WORK INSTRUCTIONS: List every line in the material below that contains the word "wall".

EXTRACTED INFORMATION:
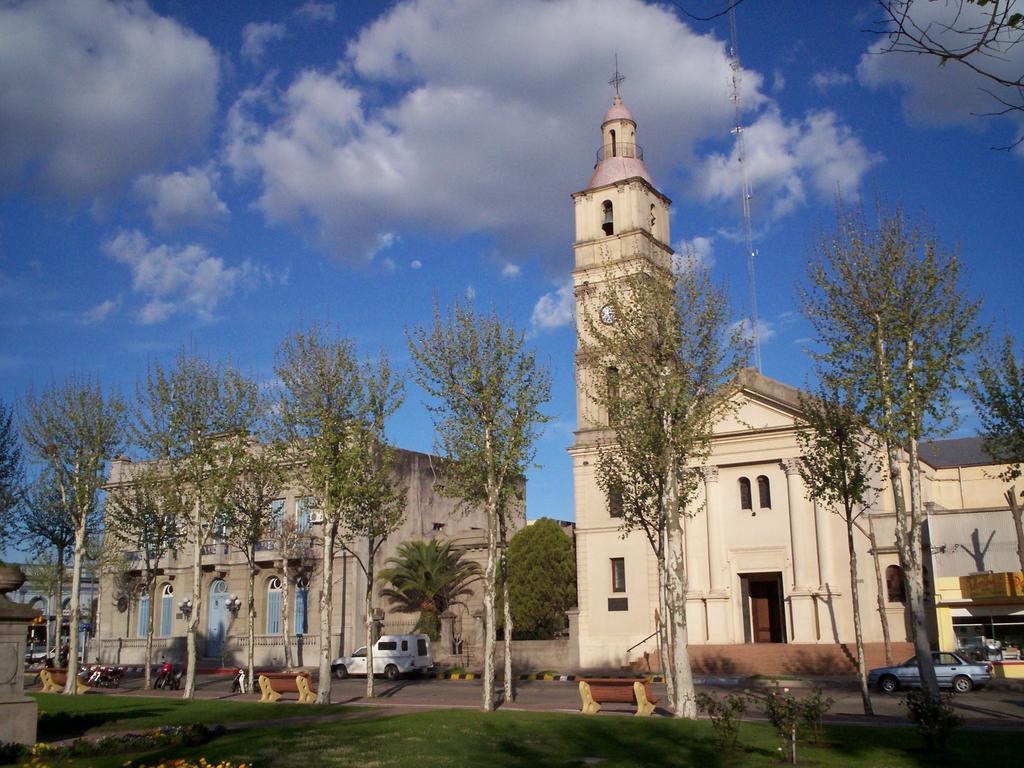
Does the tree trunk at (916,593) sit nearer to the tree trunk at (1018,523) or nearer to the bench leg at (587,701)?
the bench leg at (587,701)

* * *

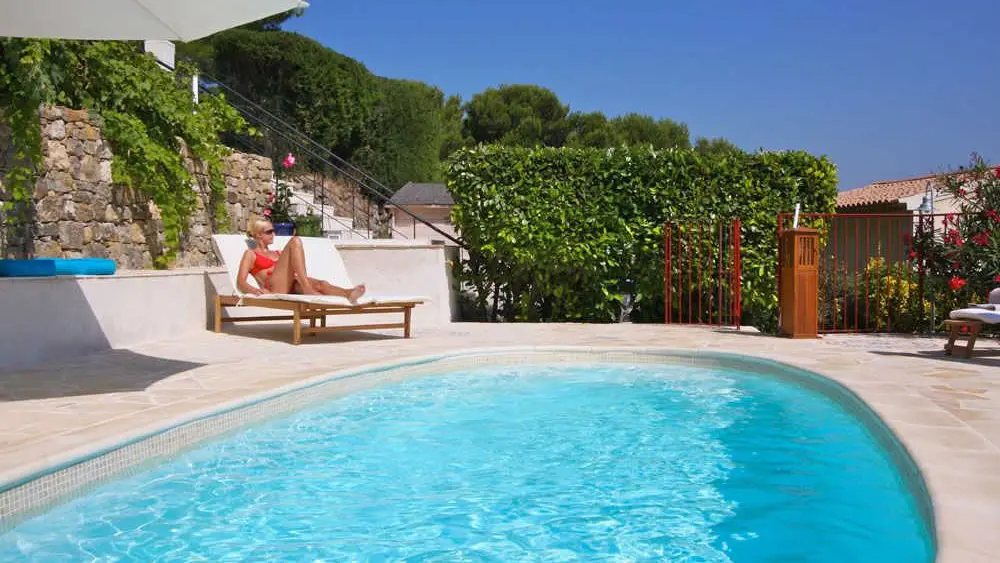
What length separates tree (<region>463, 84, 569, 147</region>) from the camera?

...

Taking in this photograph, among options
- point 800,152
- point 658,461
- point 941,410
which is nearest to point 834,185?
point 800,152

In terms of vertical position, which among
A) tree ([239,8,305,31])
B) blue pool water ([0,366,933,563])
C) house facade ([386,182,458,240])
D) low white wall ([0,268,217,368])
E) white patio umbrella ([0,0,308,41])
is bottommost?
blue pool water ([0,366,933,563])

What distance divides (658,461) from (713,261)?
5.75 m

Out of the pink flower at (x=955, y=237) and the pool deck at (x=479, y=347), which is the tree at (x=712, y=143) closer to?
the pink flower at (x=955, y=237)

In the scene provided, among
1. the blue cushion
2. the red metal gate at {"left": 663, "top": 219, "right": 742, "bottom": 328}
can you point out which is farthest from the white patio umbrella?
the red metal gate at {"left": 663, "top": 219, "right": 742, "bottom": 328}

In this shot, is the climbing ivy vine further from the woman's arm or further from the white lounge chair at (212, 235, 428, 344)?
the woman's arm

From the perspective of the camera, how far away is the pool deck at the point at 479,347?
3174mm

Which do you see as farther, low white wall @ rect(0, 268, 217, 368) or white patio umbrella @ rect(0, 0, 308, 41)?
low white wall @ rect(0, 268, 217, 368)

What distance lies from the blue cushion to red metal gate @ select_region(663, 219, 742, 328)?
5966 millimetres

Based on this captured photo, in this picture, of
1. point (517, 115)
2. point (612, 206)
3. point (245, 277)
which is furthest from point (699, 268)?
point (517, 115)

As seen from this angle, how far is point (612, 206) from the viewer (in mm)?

COMPLETED EXERCISE:
D) low white wall ([0,268,217,368])
Which do you see as farther, low white wall @ rect(0, 268, 217, 368) or white patio umbrella @ rect(0, 0, 308, 41)?
low white wall @ rect(0, 268, 217, 368)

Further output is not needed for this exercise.